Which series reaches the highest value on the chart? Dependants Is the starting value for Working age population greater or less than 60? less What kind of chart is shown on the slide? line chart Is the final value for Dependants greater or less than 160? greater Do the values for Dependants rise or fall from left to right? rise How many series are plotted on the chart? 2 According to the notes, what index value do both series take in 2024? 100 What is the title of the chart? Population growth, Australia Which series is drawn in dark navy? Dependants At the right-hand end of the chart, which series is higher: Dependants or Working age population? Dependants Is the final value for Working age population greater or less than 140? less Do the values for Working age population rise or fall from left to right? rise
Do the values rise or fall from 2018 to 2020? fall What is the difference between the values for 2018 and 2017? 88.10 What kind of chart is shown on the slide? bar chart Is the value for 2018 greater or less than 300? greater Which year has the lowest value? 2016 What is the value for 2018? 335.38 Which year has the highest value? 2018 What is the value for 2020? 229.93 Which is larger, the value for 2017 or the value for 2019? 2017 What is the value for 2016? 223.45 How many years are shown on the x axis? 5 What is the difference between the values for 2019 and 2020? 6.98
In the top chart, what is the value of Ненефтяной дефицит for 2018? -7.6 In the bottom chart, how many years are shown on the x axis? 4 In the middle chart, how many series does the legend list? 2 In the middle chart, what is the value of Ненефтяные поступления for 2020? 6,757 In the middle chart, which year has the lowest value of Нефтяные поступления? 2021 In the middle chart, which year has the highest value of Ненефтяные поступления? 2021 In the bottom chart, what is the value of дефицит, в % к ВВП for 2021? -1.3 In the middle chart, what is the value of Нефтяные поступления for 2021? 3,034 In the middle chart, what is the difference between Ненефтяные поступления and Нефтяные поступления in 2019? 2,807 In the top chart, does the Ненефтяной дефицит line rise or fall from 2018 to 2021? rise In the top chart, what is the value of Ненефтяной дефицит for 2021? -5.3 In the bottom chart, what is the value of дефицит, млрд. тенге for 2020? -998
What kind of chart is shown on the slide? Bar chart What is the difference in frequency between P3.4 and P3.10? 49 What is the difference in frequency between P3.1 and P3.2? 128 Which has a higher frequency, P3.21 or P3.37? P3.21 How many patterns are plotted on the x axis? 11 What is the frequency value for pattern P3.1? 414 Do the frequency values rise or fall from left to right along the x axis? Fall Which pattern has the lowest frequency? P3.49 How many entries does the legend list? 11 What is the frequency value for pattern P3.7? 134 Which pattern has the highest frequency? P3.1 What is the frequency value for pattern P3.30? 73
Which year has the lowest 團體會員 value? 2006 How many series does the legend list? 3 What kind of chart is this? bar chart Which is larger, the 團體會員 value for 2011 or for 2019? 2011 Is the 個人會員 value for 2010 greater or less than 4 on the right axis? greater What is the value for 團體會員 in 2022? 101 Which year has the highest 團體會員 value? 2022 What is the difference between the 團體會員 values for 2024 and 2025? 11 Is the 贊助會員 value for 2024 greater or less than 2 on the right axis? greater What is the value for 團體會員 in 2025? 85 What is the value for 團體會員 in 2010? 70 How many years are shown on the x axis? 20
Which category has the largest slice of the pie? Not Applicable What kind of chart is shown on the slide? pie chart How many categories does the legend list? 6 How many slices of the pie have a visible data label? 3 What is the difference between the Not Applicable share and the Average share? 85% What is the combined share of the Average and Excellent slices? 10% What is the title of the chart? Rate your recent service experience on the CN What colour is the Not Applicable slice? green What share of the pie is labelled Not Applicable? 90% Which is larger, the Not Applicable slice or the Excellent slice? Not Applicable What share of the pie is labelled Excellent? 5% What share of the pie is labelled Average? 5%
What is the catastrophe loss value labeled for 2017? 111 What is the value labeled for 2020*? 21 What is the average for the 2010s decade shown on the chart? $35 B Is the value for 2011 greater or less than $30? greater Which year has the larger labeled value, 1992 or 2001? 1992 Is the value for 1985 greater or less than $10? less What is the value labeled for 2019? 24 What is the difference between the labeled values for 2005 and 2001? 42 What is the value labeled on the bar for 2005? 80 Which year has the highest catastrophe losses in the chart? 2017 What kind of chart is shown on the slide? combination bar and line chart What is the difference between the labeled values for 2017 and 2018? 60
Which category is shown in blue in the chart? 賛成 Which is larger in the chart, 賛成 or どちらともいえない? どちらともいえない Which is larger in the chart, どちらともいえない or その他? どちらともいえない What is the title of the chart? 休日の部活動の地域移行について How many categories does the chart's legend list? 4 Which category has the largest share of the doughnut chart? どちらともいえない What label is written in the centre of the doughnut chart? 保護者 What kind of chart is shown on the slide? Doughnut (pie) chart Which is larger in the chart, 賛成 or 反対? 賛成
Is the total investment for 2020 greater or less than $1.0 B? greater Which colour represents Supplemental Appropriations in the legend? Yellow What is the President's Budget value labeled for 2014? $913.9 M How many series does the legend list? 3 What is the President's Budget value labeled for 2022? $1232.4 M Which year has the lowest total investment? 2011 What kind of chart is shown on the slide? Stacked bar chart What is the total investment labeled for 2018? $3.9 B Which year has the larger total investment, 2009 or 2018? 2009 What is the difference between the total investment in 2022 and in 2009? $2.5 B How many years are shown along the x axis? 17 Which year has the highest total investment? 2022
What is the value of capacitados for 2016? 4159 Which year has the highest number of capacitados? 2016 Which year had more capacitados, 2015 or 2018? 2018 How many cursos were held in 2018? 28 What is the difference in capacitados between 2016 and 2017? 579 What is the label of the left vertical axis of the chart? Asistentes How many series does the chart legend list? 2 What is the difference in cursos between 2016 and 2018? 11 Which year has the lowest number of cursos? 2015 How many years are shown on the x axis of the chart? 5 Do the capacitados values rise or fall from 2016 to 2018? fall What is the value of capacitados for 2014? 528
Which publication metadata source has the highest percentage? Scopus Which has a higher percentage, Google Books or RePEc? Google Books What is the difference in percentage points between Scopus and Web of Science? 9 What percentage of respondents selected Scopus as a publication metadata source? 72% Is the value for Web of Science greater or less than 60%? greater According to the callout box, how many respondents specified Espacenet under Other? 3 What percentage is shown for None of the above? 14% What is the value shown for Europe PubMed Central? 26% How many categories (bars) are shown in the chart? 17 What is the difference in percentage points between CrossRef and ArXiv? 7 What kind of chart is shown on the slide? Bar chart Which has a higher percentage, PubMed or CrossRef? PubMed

## TASK STATEMENT
Convert every line above into a JSON array of strings with one string per line, and omit any blank lines.

## RESPONSE TO THE EXERCISE
[
  "Which series reaches the highest value on the chart? Dependants Is the starting value for Working age population greater or less than 60? less What kind of chart is shown on the slide? line chart Is the final value for Dependants greater or less than 160? greater Do the values for Dependants rise or fall from left to right? rise How many series are plotted on the chart? 2 According to the notes, what index value do both series take in 2024? 100 What is the title of the chart? Population growth, Australia Which series is drawn in dark navy? Dependants At the right-hand end of the chart, which series is higher: Dependants or Working age population? Dependants Is the final value for Working age population greater or less than 140? less Do the values for Working age population rise or fall from left to right? rise",
  "Do the values rise or fall from 2018 to 2020? fall What is the difference between the values for 2018 and 2017? 88.10 What kind of chart is shown on the slide? bar chart Is the value for 2018 greater or less than 300? greater Which year has the lowest value? 2016 What is the value for 2018? 335.38 Which year has the highest value? 2018 What is the value for 2020? 229.93 Which is larger, the value for 2017 or the value for 2019? 2017 What is the value for 2016? 223.45 How many years are shown on the x axis? 5 What is the difference between the values for 2019 and 2020? 6.98",
  "In the top chart, what is the value of Ненефтяной дефицит for 2018? -7.6 In the bottom chart, how many years are shown on the x axis? 4 In the middle chart, how many series does the legend list? 2 In the middle chart, what is the value of Ненефтяные поступления for 2020? 6,757 In the middle chart, which year has the lowest value of Нефтяные поступления? 2021 In the middle chart, which year has the highest value of Ненефтяные поступления? 2021 In the bottom chart, what is the value of дефицит, в % к ВВП for 2021? -1.3 In the middle chart, what is the value of Нефтяные поступления for 2021? 3,034 In the middle chart, what is the difference between Ненефтяные поступления and Нефтяные поступления in 2019? 2,807 In the top chart, does the Ненефтяной дефицит line rise or fall from 2018 to 2021? rise In the top chart, what is the value of Ненефтяной дефицит for 2021? -5.3 In the bottom chart, what is the value of дефицит, млрд. тенге for 2020? -998",
  "What kind of chart is shown on the slide? Bar chart What is the difference in frequency between P3.4 and P3.10? 49 What is the difference in frequency between P3.1 and P3.2? 128 Which has a higher frequency, P3.21 or P3.37? P3.21 How many patterns are plotted on the x axis? 11 What is the frequency value for pattern P3.1? 414 Do the frequency values rise or fall from left to right along the x axis? Fall Which pattern has the lowest frequency? P3.49 How many entries does the legend list? 11 What is the frequency value for pattern P3.7? 134 Which pattern has the highest frequency? P3.1 What is the frequency value for pattern P3.30? 73",
  "Which year has the lowest 團體會員 value? 2006 How many series does the legend list? 3 What kind of chart is this? bar chart Which is larger, the 團體會員 value for 2011 or for 2019? 2011 Is the 個人會員 value for 2010 greater or less than 4 on the right axis? greater What is the value for 團體會員 in 2022? 101 Which year has the highest 團體會員 value? 2022 What is the difference between the 團體會員 values for 2024 and 2025? 11 Is the 贊助會員 value for 2024 greater or less than 2 on the right axis? greater What is the value for 團體會員 in 2025? 85 What is the value for 團體會員 in 2010? 70 How many years are shown on the x axis? 20",
  "Which category has the largest slice of the pie? Not Applicable What kind of chart is shown on the slide? pie chart How many categories does the legend list? 6 How many slices of the pie have a visible data label? 3 What is the difference between the Not Applicable share and the Average share? 85% What is the combined share of the Average and Excellent slices? 10% What is the title of the chart? Rate your recent service experience on the CN What colour is the Not Applicable slice? green What share of the pie is labelled Not Applicable? 90% Which is larger, the Not Applicable slice or the Excellent slice? Not Applicable What share of the pie is labelled Excellent? 5% What share of the pie is labelled Average? 5%",
  "What is the catastrophe loss value labeled for 2017? 111 What is the value labeled for 2020*? 21 What is the average for the 2010s decade shown on the chart? $35 B Is the value for 2011 greater or less than $30? greater Which year has the larger labeled value, 1992 or 2001? 1992 Is the value for 1985 greater or less than $10? less What is the value labeled for 2019? 24 What is the difference between the labeled values for 2005 and 2001? 42 What is the value labeled on the bar for 2005? 80 Which year has the highest catastrophe losses in the chart? 2017 What kind of chart is shown on the slide? combination bar and line chart What is the difference between the labeled values for 2017 and 2018? 60",
  "Which category is shown in blue in the chart? 賛成 Which is larger in the chart, 賛成 or どちらともいえない? どちらともいえない Which is larger in the chart, どちらともいえない or その他? どちらともいえない What is the title of the chart? 休日の部活動の地域移行について How many categories does the chart's legend list? 4 Which category has the largest share of the doughnut chart? どちらともいえない What label is written in the centre of the doughnut chart? 保護者 What kind of chart is shown on the slide? Doughnut (pie) chart Which is larger in the chart, 賛成 or 反対? 賛成",
  "Is the total investment for 2020 greater or less than $1.0 B? greater Which colour represents Supplemental Appropriations in the legend? Yellow What is the President's Budget value labeled for 2014? $913.9 M How many series does the legend list? 3 What is the President's Budget value labeled for 2022? $1232.4 M Which year has the lowest total investment? 2011 What kind of chart is shown on the slide? Stacked bar chart What is the total investment labeled for 2018? $3.9 B Which year has the larger total investment, 2009 or 2018? 2009 What is the difference between the total investment in 2022 and in 2009? $2.5 B How many years are shown along the x axis? 17 Which year has the highest total investment? 2022",
  "What is the value of capacitados for 2016? 4159 Which year has the highest number of capacitados? 2016 Which year had more capacitados, 2015 or 2018? 2018 How many cursos were held in 2018? 28 What is the difference in capacitados between 2016 and 2017? 579 What is the label of the left vertical axis of the chart? Asistentes How many series does the chart legend list? 2 What is the difference in cursos between 2016 and 2018? 11 Which year has the lowest number of cursos? 2015 How many years are shown on the x axis of the chart? 5 Do the capacitados values rise or fall from 2016 to 2018? fall What is the value of capacitados for 2014? 528",
  "Which publication metadata source has the highest percentage? Scopus Which has a higher percentage, Google Books or RePEc? Google Books What is the difference in percentage points between Scopus and Web of Science? 9 What percentage of respondents selected Scopus as a publication metadata source? 72% Is the value for Web of Science greater or less than 60%? greater According to the callout box, how many respondents specified Espacenet under Other? 3 What percentage is shown for None of the above? 14% What is the value shown for Europe PubMed Central? 26% How many categories (bars) are shown in the chart? 17 What is the difference in percentage points between CrossRef and ArXiv? 7 What kind of chart is shown on the slide? Bar chart Which has a higher percentage, PubMed or CrossRef? PubMed"
]